Hi Everyone, I was wondering if anyone has any advice for rendering an undirected graph with 178,000 nodes and 500,000 edges. I've tried Neato, Tulip, and Cytoscape. Neato doesn't even come remotely close, and Tulip and Cytoscape claim they can handle it but don't seem to be able to. (Tulip does nothing and Cytoscape claims to be working, and then just stops.)

Does anyone have any ideas? I'd just like a vector format file (ps or pdf) with a remotely reasonable layout of the nodes.

Thanks!

A: 

A windows tool that can visualize graphs is pajek, it generates a eps output, however I don't know if it can read your data.

Jasper
+2  A: 

You might offer a sanitized version of the file to the developers of those tools as a debugging scenario, if all else fails.

C. Lawrence Wenham
+4  A: 

Mathematica could very likely handle it, but I have to admit my first reaction was along the lines of the comment that said "take a piece of paper and color it black." Is there no way to reduce the density of the graph?

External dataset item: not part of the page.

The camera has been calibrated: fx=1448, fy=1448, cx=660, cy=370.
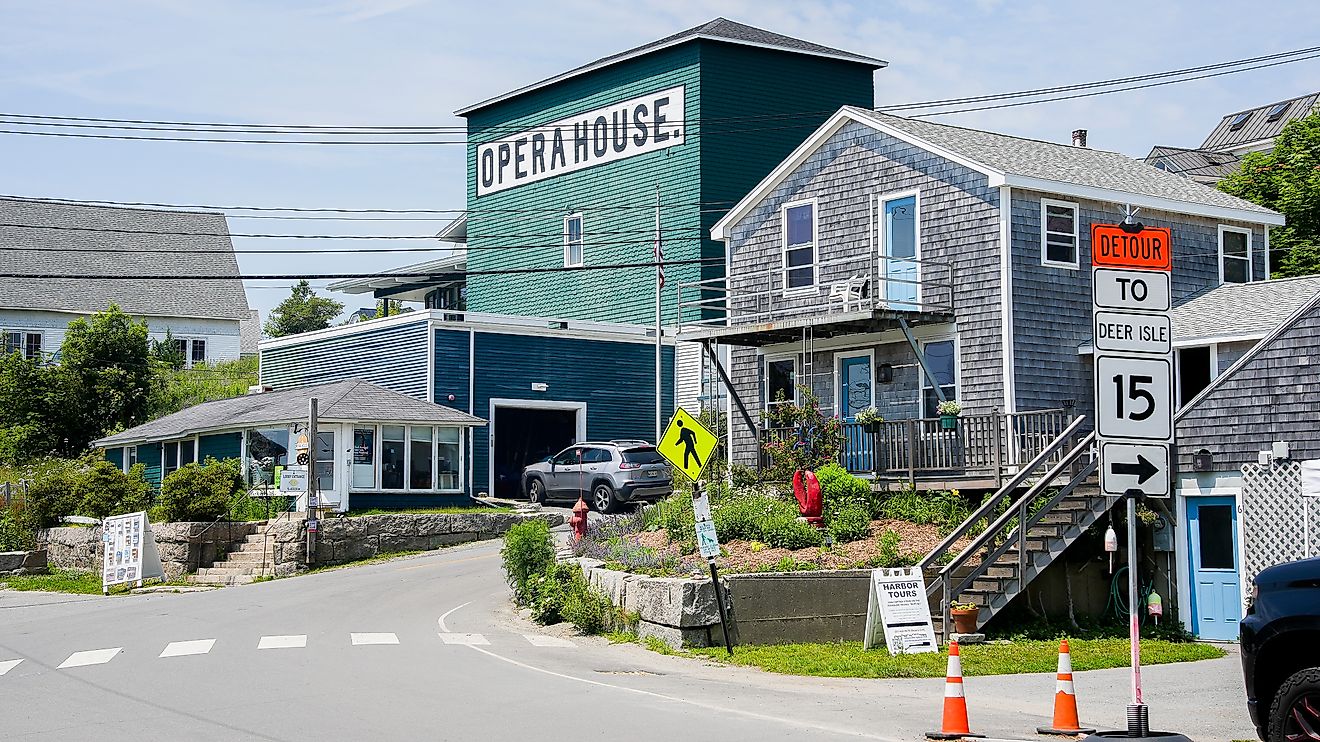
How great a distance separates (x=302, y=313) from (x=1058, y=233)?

A possible issue is that you seem to be looking for layout, not just rendering. I have no knowledge about the Big O characteristics of the layouts implemented by various tools, but intuitively I would guess that it might take a long time to lay out that much data.

Larry OBrien
A: 

There's a list of apps here: http://www.mkbergman.com/?p=414

Walrus and LGL are two tools supposedly suited for large graphs. However, both seem to require graphs to be input as text files in their own special format, which might be a pain.

A: 

Is there any 'natural' 2d ordering for these nodes (e.g. location) that you could just plot them without drawing the graph?

OJW
+2  A: 

You could try aiSee: http://www.aisee.com/manual/unix/56.htm

A: 

I don't think you can come remotely close to visualising that in a flat layout.

I've been intrigued by Hyperbolic Graphs, described in this research paper for some time. Try the software from SourceForge.

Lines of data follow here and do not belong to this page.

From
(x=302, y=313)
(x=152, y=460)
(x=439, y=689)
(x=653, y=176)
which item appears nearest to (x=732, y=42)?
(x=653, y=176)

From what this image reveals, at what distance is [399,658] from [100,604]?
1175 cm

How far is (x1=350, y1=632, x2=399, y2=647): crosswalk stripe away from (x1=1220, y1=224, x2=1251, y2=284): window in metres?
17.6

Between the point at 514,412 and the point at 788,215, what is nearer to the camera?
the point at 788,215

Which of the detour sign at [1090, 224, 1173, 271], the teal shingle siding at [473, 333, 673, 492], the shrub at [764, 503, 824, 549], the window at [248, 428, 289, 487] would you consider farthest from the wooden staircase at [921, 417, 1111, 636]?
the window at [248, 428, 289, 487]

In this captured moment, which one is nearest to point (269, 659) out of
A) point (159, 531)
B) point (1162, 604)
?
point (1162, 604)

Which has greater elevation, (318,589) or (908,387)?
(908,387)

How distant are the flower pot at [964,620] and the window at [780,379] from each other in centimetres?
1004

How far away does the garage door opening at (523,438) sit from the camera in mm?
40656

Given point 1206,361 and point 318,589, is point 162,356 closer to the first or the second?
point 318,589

Another idea is just graphing the nodes using a TreeMap as seen at Panopticode.

Andy Dent
+1  A: 

Check out the Java/Jython based GUESS: http://graphexploration.cond.org/

thestoneage
A: 

Does it need to be truly accurate?

Depending on what you're trying to accomplish it might be good enough to just graph 10% or 1% of the data volume. (of course, it might also be completely useless, but it all depends on what the visualization is for)

jplindstrom
+7  A: 

I would suggest you do first some preprocessing of the data, for example collapsing nodes to clusters and then visualize the clusters. This will reduce the number of nodes and makes it easier for algorithms such as Kamada-Kawai or Fruchterman-Reingold to render the resulting graph.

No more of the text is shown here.